DESCRIPTION OF THE TASK:
Pictures aside, write out the data exactly as it reads.

MATERIAL PROVIDED:
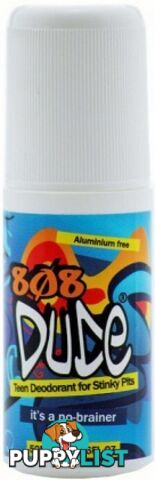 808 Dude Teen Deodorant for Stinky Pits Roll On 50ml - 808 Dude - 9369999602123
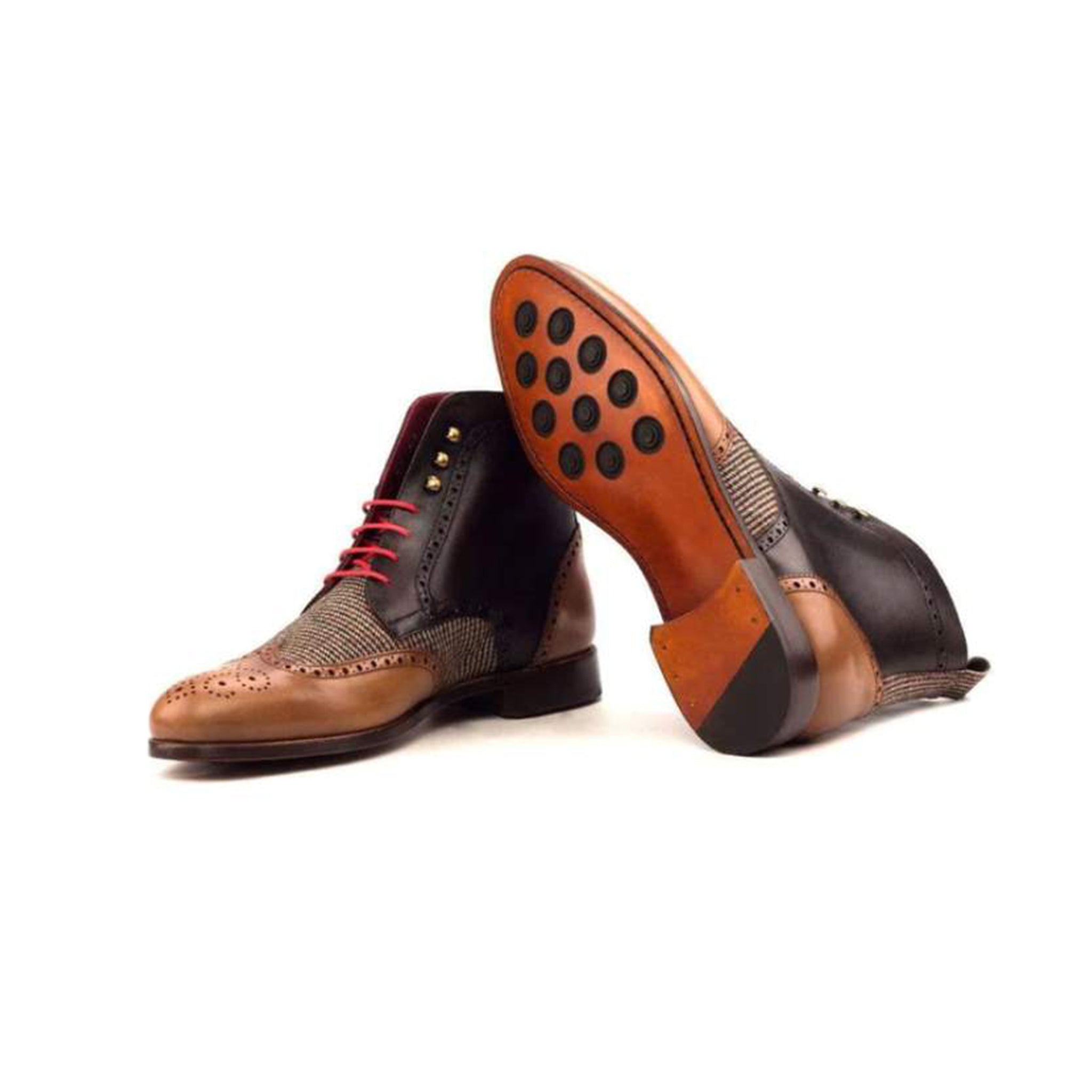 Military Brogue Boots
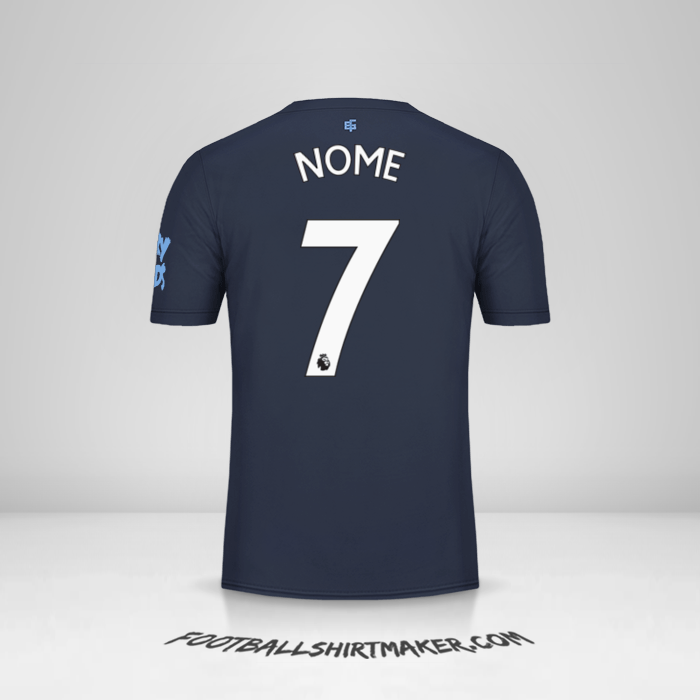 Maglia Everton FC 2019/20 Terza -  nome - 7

EXERCISE RESPONSE:
 808 Dude Teen Deodorant for Stinky Pits Roll On 50ml - 808 Dude - 9369999602123
 Military Brogue Boots
 Maglia Everton FC 2019/20 Terza -  nome - 7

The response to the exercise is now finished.